Personal information
- Born: July 26, 1996 (age 30) Montreal, Quebec, Canada
- Listed height: 6 ft 4 in (1.93 m)
- Listed weight: 220 lb (100 kg)

Career information
- College: Tuskegee Northern Illinois Butler Highland
- CFL draft: 2022: 5th round, 40th overall pick

Career history
- Edmonton Elks (2023–2024); Ottawa Redblacks (2025)*; BC Lions (2025–present);
- * Offseason or practice squad member only
- Stats at CFL.ca

= Woodly Appolon =

Canadian gridiron football player (born 1999)

Woodly Appolon (born July 26, 1996) is a Canadian professional football linebacker for the BC Lions of the Canadian Football League (CFL).

==University career==
Appolon played college football for the Highland Scotties in 2018, the Butler Grizzlies in 2019, the Northern Illinois Huskies in 2020, and the Tuskegee Golden Tigers from 2021 to 2022.

==Professional career==
Appolon was selected by the Ottawa Redblacks in the fifth round, 40th overall, in the 2022 CFL draft, but returned to university for his last year of playing eligibility.

===Edmonton Elks===
On February 27, 2023, Appolon's playing rights were traded to the Edmonton Elks, where his twin brother, Wesly, was playing, in exchange for the 12th overall pick in the 2023 CFL draft. He signed with the Elks on April 20, 2023. He made the active roster following training camp in 2023 and made his professional debut on June 11, 2023, against the Saskatchewan Roughriders. He played in eight games that year where he recorded four special teams tackles.

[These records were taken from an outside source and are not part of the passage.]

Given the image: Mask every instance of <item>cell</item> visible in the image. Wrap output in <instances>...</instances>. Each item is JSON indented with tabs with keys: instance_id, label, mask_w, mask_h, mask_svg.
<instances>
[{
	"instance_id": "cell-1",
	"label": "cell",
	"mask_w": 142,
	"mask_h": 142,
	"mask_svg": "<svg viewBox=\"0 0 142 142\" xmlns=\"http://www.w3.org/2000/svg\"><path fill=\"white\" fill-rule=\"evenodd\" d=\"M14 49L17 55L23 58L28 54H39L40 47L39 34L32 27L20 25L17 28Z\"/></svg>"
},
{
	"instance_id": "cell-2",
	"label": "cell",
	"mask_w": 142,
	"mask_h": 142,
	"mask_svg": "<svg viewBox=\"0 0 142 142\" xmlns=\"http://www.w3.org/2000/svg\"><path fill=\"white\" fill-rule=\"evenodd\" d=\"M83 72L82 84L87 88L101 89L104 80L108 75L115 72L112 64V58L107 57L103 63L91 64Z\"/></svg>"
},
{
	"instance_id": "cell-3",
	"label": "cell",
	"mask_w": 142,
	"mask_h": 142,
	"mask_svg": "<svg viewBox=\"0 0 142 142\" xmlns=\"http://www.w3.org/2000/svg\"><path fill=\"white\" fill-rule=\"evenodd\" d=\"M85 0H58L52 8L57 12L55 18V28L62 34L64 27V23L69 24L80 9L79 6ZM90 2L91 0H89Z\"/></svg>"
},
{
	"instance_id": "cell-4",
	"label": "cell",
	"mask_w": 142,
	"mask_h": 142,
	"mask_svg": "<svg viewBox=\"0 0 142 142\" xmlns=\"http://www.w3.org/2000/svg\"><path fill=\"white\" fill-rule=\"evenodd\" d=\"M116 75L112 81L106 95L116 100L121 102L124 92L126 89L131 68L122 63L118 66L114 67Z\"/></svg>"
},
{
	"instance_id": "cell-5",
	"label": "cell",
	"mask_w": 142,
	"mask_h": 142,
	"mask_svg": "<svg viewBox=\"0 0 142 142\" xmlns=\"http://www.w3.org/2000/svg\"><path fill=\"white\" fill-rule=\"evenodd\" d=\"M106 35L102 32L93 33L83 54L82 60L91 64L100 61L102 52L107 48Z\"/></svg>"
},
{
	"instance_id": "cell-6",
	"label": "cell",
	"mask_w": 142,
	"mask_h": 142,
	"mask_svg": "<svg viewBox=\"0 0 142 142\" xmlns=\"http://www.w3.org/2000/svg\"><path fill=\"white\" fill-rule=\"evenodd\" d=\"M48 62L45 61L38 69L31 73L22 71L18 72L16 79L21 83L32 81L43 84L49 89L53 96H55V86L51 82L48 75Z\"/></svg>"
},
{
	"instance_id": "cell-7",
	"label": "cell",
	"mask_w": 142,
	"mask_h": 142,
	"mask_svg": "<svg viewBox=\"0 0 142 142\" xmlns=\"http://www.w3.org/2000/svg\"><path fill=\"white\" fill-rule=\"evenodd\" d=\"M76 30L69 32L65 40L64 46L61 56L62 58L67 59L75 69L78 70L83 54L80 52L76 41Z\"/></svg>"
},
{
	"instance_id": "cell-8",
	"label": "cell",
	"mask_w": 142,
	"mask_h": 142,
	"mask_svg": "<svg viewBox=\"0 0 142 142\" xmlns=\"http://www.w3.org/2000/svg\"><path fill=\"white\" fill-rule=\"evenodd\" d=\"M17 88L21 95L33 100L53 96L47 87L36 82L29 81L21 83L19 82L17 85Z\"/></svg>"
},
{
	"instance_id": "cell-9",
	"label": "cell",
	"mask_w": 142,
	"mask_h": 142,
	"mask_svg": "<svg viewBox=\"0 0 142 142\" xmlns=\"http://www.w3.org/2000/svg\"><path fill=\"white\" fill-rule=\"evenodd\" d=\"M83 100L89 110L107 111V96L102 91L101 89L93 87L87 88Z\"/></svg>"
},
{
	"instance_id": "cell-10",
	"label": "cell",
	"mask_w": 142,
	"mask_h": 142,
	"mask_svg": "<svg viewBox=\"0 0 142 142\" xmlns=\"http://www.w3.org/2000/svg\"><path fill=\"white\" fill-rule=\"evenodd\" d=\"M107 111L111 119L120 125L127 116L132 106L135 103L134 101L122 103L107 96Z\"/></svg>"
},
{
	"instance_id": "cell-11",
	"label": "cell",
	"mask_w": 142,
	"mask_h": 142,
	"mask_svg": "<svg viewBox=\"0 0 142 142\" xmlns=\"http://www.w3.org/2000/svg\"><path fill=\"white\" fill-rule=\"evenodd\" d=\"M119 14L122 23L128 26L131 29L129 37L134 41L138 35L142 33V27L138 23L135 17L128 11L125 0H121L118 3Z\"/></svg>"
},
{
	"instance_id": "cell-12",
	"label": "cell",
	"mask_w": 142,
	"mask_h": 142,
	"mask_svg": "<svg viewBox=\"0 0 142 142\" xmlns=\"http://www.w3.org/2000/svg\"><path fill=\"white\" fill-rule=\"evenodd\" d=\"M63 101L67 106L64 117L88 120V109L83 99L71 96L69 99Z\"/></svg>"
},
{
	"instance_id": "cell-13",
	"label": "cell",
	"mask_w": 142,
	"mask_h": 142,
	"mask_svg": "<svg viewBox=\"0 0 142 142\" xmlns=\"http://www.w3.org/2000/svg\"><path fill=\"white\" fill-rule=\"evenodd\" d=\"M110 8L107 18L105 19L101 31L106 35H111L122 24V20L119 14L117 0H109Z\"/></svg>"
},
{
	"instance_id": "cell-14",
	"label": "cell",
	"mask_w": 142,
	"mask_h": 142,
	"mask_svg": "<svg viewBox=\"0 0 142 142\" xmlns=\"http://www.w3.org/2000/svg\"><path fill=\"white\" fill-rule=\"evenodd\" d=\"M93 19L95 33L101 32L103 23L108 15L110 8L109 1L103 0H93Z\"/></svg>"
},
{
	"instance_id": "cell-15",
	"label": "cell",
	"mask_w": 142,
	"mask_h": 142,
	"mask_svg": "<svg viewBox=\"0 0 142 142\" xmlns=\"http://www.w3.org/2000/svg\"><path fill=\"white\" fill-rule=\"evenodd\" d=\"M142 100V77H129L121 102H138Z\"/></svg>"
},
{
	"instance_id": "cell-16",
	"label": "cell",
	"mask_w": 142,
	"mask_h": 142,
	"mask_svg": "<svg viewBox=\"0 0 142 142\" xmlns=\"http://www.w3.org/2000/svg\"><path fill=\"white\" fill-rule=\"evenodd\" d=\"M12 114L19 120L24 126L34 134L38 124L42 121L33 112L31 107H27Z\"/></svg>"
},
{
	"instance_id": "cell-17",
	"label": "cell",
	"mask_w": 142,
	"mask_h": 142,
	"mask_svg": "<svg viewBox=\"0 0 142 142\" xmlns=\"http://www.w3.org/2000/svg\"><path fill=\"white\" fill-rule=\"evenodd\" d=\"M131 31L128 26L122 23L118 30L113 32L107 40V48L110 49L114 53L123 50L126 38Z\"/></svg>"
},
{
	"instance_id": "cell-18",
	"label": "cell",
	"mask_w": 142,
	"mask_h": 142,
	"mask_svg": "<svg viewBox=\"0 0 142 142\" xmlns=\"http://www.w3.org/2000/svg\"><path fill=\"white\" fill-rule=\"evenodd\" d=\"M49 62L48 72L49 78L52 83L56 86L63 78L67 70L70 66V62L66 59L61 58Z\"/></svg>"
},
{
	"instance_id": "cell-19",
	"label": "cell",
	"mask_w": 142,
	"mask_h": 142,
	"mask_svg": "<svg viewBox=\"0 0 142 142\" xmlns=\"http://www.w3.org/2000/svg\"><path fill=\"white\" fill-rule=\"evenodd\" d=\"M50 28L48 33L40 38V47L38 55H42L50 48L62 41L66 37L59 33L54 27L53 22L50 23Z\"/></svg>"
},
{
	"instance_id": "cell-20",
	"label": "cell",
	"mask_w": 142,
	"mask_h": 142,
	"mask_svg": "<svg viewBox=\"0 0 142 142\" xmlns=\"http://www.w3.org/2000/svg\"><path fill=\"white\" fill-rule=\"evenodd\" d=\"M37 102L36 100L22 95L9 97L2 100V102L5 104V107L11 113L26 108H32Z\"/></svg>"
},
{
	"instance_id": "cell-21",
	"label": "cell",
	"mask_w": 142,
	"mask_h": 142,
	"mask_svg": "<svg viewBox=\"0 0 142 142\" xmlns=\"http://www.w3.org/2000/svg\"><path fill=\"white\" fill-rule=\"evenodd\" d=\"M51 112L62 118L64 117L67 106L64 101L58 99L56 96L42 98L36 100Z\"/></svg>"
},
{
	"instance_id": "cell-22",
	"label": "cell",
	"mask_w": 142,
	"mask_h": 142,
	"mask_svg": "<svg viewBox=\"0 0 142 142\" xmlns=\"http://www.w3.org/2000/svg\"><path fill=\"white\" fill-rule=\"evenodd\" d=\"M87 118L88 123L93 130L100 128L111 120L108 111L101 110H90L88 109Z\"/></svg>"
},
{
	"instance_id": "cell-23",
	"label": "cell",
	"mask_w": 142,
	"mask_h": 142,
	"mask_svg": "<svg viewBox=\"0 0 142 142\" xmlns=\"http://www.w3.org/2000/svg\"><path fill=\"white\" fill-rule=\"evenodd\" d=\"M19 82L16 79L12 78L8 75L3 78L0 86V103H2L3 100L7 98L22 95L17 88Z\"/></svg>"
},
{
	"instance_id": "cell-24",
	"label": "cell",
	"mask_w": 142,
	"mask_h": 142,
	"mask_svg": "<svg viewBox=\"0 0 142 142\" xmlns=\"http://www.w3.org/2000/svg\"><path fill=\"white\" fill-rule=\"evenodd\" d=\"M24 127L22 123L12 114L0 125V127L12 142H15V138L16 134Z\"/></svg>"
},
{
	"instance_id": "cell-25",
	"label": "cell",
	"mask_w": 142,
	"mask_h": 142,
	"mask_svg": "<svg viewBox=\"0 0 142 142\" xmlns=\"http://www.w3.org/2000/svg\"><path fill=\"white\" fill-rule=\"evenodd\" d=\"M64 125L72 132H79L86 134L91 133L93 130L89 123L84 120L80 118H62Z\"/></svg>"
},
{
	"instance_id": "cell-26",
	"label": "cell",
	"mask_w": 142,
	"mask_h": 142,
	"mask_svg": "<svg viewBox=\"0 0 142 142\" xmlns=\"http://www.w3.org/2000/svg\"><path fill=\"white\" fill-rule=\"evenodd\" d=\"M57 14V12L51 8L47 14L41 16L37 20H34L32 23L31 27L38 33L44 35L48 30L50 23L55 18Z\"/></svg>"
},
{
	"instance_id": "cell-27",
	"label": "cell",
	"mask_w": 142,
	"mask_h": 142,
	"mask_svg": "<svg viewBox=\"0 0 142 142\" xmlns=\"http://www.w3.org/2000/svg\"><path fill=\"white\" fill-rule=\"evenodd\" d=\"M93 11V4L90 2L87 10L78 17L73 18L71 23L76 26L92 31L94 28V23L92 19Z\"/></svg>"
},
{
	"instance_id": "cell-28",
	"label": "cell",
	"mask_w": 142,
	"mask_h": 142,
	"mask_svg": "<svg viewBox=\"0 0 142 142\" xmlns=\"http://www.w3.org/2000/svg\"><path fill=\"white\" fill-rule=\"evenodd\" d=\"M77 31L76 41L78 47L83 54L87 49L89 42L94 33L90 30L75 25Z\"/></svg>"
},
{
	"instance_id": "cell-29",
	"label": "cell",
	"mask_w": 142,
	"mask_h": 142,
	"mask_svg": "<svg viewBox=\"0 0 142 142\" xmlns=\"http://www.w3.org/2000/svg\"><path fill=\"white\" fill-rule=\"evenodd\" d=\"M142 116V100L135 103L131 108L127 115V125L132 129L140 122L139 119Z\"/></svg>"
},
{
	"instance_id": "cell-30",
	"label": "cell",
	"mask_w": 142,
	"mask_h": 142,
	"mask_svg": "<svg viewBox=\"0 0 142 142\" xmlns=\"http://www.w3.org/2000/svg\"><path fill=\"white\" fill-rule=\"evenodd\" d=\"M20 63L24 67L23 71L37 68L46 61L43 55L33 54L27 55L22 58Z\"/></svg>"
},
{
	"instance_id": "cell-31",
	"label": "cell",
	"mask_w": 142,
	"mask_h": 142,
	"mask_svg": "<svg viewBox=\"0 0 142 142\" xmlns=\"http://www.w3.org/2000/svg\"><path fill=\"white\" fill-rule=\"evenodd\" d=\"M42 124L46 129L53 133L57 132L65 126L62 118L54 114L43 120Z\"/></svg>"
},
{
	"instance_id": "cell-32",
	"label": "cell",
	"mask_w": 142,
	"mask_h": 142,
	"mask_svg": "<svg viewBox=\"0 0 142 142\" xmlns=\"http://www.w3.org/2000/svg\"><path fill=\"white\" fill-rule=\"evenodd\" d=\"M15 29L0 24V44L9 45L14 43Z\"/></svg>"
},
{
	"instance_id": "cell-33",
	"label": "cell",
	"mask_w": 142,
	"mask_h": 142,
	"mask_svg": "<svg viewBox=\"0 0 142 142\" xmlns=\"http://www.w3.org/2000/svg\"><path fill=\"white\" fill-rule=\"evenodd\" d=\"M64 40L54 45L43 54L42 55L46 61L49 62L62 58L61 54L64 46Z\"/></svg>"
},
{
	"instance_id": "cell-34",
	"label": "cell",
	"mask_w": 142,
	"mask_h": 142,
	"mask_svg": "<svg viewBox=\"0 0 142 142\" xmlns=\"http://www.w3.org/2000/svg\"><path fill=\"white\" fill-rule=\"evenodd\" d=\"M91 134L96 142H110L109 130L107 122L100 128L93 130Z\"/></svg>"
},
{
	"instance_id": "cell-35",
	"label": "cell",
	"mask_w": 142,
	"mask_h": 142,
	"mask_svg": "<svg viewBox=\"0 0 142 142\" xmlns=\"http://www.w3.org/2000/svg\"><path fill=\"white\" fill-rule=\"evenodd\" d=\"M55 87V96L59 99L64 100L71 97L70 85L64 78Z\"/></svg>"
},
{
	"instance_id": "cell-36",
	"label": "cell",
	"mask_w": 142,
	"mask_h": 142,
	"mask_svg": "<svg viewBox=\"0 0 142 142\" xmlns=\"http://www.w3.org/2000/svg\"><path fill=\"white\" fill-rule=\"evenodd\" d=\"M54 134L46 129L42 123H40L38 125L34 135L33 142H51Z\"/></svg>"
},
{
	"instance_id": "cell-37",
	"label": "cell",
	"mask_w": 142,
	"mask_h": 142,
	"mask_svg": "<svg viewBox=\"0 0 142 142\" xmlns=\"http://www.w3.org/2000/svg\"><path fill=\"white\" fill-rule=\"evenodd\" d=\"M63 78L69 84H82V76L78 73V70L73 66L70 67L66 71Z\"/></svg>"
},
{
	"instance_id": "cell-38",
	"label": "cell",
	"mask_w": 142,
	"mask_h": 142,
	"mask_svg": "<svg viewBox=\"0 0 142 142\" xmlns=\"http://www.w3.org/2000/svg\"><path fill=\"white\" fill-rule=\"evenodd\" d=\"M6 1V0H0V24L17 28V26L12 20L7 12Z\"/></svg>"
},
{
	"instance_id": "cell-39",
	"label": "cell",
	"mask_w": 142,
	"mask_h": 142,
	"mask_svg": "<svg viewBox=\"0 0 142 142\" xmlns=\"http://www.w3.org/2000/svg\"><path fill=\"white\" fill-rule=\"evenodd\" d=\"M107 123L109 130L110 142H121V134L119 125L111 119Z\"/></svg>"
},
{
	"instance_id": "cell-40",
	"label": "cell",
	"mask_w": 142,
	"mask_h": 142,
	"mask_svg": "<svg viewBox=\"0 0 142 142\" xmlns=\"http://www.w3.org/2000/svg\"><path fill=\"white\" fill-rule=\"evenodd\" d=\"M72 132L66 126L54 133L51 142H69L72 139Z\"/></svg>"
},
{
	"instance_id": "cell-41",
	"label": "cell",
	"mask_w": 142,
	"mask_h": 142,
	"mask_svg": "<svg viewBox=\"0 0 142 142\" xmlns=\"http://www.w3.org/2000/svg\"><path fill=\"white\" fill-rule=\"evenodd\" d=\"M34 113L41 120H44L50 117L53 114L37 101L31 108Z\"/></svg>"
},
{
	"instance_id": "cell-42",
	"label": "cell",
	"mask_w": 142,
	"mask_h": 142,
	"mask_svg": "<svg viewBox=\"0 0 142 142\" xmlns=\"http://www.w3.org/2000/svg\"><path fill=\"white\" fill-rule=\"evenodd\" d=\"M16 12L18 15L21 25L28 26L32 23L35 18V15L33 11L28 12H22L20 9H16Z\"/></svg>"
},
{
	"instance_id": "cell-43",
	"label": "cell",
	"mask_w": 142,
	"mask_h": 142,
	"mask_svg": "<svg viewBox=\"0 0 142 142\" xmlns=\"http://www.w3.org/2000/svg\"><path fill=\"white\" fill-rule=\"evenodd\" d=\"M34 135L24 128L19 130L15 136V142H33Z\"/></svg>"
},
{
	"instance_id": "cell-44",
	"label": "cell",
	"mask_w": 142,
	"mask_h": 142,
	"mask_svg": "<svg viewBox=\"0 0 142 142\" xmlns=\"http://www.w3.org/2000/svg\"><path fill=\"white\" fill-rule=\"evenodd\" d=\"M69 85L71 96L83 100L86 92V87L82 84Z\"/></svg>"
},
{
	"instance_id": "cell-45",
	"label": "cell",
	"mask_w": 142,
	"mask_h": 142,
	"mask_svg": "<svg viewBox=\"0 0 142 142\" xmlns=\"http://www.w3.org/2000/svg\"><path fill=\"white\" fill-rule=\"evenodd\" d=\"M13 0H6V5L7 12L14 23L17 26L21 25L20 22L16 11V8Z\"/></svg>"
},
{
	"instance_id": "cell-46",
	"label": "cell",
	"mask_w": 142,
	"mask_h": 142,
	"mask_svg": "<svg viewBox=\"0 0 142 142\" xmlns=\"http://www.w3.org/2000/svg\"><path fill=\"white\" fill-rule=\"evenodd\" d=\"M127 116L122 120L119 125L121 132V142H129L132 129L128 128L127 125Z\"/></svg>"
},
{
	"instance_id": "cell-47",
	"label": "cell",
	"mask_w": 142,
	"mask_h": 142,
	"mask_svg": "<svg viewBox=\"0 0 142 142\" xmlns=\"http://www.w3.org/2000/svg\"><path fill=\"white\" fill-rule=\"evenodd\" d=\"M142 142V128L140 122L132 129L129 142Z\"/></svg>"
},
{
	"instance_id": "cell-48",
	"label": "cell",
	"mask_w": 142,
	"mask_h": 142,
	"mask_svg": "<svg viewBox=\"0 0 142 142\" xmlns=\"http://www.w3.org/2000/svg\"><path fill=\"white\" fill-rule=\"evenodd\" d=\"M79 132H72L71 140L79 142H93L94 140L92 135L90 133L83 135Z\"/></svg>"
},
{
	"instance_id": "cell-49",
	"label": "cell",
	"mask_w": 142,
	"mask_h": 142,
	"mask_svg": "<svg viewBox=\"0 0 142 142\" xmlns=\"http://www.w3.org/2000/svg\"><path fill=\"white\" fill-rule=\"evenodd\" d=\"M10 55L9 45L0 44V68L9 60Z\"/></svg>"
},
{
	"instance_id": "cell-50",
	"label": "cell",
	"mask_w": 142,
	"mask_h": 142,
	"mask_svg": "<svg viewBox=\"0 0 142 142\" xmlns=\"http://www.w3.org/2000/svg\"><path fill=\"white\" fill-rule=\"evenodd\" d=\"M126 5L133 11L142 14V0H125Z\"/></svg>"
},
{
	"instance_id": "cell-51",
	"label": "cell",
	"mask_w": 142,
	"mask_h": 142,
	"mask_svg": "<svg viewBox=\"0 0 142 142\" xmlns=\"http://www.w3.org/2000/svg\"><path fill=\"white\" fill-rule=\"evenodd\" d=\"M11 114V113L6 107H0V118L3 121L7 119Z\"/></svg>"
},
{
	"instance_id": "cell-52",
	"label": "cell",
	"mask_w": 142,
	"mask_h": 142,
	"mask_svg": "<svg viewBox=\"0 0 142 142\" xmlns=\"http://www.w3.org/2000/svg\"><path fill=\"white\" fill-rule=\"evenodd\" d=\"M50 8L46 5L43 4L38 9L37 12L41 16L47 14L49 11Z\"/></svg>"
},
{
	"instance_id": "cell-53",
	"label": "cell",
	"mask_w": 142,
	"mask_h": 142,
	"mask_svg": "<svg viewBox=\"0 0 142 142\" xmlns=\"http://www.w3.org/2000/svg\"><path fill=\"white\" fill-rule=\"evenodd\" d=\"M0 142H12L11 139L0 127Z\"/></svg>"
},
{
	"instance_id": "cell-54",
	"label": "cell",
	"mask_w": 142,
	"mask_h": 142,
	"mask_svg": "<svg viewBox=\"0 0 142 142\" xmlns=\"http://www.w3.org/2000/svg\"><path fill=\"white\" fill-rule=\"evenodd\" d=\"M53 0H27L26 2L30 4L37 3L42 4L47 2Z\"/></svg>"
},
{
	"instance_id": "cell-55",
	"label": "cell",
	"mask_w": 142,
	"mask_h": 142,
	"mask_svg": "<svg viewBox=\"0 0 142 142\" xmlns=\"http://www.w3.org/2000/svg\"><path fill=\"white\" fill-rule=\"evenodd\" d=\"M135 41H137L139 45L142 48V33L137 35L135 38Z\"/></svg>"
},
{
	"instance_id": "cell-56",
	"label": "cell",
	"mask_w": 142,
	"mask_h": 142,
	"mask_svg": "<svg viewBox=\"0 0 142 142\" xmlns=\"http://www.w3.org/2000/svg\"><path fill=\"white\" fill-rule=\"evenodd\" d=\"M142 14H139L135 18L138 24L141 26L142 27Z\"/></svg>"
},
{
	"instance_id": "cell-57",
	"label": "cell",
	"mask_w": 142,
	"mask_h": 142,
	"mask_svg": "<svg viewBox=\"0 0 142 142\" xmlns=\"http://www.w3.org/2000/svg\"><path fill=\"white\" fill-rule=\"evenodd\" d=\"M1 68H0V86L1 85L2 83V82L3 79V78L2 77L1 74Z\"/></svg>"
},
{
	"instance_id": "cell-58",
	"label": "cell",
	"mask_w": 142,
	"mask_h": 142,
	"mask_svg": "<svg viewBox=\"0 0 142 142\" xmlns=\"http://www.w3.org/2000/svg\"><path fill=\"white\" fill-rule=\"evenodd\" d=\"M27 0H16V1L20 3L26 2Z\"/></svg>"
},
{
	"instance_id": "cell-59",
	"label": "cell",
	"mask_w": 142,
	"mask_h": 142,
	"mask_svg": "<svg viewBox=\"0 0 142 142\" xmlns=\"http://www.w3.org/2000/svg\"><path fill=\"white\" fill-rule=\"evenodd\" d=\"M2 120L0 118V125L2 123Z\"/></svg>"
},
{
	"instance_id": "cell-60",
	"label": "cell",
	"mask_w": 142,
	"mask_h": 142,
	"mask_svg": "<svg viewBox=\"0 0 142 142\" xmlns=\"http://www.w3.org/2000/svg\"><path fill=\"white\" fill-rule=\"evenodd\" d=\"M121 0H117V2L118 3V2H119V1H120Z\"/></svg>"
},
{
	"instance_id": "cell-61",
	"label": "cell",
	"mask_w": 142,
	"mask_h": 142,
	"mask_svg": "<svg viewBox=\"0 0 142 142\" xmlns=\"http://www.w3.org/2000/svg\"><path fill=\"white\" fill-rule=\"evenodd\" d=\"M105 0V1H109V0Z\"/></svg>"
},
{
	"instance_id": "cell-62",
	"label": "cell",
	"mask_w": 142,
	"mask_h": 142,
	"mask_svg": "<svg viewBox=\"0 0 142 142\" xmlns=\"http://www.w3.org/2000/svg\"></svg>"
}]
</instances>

In 2024, Appolon made the team's active roster following training camp and played in the team's first nine games where he recorded one special teams tackle. He was demoted to the practice roster on August 16, 2024, and was later released on September 12, 2024.

===Ottawa Redblacks===
Appolon remained unsigned in the 2025 offseason and was eventually signed to a practice roster agreement with the Ottawa Redblacks on September 2, 2025. He did not dress in a game and was later released on September 16, 2025.

===BC Lions===
On September 22, 2025, Appolon was signed by the BC Lions. He played in the last four games of the regular season where he had one special teams tackle.

Appolon made the team's active roster following training camp in 2026. On September 11, 2026, Appolon was placed on the Lions' 6-game injured list.